### DATASET CONTENT
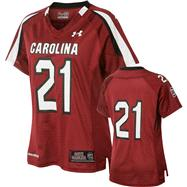 South Carolina Gamecocks 2012 Replica Football Jersey: Women's Cardinal Under Armour #21 Replica Football Jersey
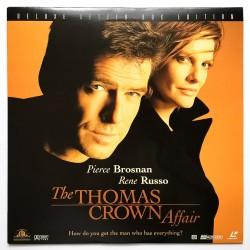 The Thomas Crown Affair...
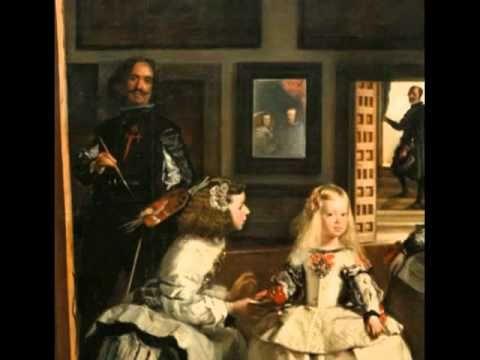 Velázquez, Las Meninas, c. 1656  Use this video to introduce Las Meninas.  After, had class write a paragraph using SER and ESTAR.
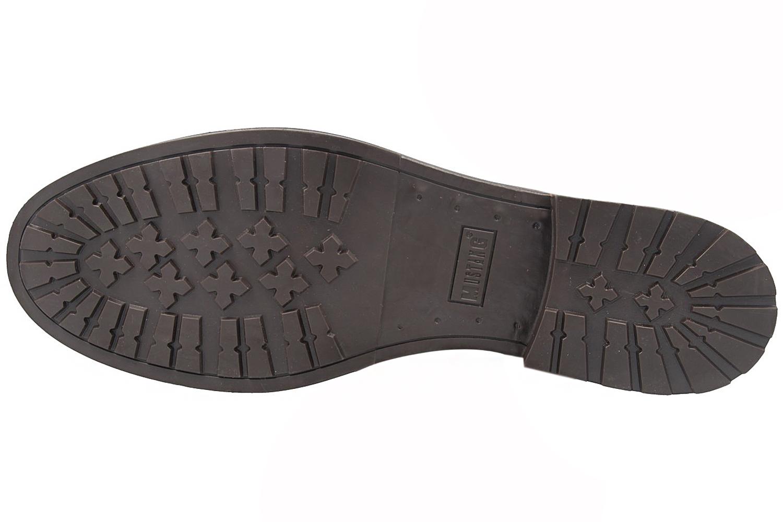 Mustang Shoes Boots in Übergrößen Braun 4865-507-301 große Herrenschuhe – Bild 6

### THE PROBLEM
Once the pictures are set aside, output the whole listing exactly.

### TASK RESULT
 South Carolina Gamecocks 2012 Replica Football Jersey: Women's Cardinal Under Armour #21 Replica Football Jersey
 The Thomas Crown Affair...
 Velázquez, Las Meninas, c. 1656  Use this video to introduce Las Meninas.  After, had class write a paragraph using SER and ESTAR.
 Mustang Shoes Boots in Übergrößen Braun 4865-507-301 große Herrenschuhe – Bild 6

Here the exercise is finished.